Looking to Mary in cycles of belief



By D.A. WILKINSON
VINDICATOR RELIGION EDITOR
COLUMBIANA -- Mary, the mother of Jesus, is the focus of one congregation this Easter season.
The Rev. David Conrad of Jerusalem Lutheran Church in Columbiana has commissioned two pieces of art that will hang in the sanctuary of the church.
One, "The Resurrection," shows Jesus in the style of Michelangelo with the stone rolled away from the empty tomb. The image is a reminder of the season as Christians from Palm Sunday through Easter commemorate and celebrate their faith's key events: the conviction, crucifixion and resurrection of their Savior.
The second work of art, "St. Mary of Jerusalem," is the Rev. Mr. Conrad's artistic method to get people to examine their faith and how it must change and grow.
Mr. Conrad had commissioned four other pieces of art, pictures of the Nativity story that were hung in the church during Advent. All six works were done by his nephew, Jason Nickel of Toledo, an art instructor at Bowling Green State University and the University of Toledo.
Teachings: In the messages that accompanied both sets of works, Mr. Conrad uses the relationship between Mary and Jesus as a symbol of the relationship each member of the congregation has with his or her faith.
Many faithful will reflect on the death of Jesus in somber services on Good Friday. And Mr. Conrad pulls no punches in relating the horror Mary must have felt standing at the foot of the cross.
He imagines her thinking, "What kind of God are you?"
That probably wasn't the first time she asked that question, the pastor believes. From giving birth in a stable to fleeing from killers to finding Jesus six months into his ministry and asking him to return home, Mary went through a series of changes.
And her faith had to change, too.
"The faith that she had no longer fit the circumstances," Mr. Conrad said.
For Mary to understand, her old faith had to die. And that mirrors people's relationship to their faith as they cope with struggles and problems in their lives, the pastor said.
Renewal: Faith "can die and does die," the pastor said, but that spiritual death gives way to a new faith as part of the traditional cycle of a Christian's life -- "you grow a new one."
But the process isn't easy, because the events that precipitated the crisis and loss of faith are difficult.
"When old faith dies, it's the end of your world," Mr. Conrad said. "You feel like you are dead."
The key, he said, is to remember that growing new faith takes patience, just as it takes time for seeds to grow.
The process may be difficult because a person may decide the change is not good. But part of the process is a willingness to let go of the past, and Mr.

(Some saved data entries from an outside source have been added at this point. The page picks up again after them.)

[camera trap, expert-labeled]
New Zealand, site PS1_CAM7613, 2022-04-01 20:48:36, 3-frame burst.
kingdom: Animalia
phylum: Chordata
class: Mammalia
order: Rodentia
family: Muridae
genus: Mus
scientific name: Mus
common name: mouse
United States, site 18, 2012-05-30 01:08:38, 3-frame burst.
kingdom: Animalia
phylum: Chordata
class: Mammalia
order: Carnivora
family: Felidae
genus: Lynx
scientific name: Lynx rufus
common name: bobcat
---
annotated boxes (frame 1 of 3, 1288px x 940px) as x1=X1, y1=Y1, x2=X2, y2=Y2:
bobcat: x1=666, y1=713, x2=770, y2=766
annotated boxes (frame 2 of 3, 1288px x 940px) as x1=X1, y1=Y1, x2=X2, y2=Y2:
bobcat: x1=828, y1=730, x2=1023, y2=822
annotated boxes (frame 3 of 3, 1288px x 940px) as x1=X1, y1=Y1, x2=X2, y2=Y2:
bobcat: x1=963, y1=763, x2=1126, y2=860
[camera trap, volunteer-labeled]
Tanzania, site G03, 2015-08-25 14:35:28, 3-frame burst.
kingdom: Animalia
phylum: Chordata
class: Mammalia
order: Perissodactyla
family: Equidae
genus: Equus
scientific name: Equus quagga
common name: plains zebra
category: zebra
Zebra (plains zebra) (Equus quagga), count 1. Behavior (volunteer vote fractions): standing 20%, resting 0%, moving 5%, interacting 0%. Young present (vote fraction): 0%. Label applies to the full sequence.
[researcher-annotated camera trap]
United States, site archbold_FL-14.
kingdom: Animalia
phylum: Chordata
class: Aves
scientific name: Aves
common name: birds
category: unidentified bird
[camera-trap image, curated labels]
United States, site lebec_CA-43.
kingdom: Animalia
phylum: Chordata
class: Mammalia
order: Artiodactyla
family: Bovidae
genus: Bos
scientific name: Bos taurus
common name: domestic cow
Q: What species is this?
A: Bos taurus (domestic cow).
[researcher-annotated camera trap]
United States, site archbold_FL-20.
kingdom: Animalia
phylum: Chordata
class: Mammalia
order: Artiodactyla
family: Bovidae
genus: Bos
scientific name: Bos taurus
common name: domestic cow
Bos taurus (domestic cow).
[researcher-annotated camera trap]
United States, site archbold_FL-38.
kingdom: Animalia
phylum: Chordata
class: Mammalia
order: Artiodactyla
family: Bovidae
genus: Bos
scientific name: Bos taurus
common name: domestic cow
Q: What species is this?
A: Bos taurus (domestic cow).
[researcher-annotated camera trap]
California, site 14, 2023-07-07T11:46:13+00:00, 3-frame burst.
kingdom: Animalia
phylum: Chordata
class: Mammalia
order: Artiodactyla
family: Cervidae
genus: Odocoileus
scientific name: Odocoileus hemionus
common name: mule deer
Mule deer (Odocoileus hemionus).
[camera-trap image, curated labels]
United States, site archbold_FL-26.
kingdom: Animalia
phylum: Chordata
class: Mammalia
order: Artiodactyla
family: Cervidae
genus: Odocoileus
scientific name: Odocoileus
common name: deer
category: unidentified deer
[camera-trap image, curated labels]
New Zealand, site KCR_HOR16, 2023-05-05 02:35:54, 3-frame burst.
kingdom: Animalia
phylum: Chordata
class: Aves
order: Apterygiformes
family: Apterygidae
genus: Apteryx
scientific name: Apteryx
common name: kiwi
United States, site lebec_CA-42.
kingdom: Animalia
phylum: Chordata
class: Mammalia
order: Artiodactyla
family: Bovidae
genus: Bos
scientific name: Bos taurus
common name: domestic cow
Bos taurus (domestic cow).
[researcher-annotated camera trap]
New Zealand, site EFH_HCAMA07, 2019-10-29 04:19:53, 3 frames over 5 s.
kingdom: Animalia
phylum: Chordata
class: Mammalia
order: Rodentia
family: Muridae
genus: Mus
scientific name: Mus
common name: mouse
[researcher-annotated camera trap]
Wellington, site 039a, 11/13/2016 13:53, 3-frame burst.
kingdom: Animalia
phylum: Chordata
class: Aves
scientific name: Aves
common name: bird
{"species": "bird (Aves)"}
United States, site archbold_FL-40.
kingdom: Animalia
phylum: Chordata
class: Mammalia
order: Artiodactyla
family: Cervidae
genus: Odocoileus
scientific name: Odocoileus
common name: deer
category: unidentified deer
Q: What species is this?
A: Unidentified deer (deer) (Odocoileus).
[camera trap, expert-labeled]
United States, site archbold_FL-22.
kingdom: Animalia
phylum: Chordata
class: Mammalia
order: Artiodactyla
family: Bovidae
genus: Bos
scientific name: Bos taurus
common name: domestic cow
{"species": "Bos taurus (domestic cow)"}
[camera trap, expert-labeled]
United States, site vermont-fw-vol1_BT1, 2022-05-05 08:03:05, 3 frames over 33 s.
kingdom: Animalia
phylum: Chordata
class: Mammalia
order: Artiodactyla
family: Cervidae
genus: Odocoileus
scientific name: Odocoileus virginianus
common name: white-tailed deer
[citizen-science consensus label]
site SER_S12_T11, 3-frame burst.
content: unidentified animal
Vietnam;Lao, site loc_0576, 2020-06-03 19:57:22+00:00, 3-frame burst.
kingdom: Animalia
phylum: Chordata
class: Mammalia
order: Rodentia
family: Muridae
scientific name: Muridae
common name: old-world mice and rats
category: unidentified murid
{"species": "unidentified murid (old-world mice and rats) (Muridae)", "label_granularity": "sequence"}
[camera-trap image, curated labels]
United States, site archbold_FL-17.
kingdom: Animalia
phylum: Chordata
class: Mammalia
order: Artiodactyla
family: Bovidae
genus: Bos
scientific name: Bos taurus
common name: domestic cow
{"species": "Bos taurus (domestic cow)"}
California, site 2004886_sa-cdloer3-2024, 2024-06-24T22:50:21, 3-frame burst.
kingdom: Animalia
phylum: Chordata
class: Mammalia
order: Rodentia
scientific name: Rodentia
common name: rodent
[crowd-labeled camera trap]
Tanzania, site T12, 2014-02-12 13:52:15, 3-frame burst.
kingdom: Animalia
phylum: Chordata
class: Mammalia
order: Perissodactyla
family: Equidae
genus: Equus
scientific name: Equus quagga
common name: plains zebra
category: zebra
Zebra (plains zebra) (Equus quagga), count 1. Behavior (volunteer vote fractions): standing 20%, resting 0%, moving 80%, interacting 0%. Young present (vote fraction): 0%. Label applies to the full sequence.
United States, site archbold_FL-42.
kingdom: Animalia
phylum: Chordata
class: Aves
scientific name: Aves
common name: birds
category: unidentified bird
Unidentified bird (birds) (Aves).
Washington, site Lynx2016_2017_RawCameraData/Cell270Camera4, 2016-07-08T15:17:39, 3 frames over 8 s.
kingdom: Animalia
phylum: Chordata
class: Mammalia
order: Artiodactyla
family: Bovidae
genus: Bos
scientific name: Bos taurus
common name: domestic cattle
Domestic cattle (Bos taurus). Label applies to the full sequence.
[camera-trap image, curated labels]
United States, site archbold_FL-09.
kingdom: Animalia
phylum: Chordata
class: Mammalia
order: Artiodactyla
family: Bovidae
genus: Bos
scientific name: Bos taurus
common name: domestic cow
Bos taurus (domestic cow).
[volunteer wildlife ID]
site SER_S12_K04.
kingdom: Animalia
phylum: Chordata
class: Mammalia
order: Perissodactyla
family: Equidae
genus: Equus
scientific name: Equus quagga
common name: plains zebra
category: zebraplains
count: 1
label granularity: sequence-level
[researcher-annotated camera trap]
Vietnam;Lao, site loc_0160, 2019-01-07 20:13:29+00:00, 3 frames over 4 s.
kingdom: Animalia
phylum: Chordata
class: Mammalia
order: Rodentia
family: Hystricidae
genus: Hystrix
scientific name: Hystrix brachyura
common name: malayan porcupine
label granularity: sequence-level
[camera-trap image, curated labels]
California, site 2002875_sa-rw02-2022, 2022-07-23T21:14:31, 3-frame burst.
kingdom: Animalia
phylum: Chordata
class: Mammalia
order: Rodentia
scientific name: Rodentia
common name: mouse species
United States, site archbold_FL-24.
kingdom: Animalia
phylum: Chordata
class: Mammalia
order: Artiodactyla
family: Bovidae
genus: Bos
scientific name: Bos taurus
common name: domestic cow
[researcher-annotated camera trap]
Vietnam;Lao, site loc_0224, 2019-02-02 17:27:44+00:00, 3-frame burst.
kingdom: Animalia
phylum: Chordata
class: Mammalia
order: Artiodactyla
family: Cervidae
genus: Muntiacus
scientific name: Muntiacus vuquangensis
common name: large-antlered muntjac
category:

Conrad said that applied to him.
"People ask me why I don't pull out an old sermon and use it," he said. "I explain I can't because I'm always changing, day to day and week to week. Many people say, 'I feel this way now and I want to feel this way forever.'"
People who grow a new faith work at it.
"They keep coming back [to church]. They don't give up," the pastor said.
And the secret is that ultimately a person's faith grows the individual, and not the opposite. That faith makes people move beyond their own lives and problems to help others follow the example of Jesus and his ministry.
That, said Mr. Conrad, "is the power of the Resurrection."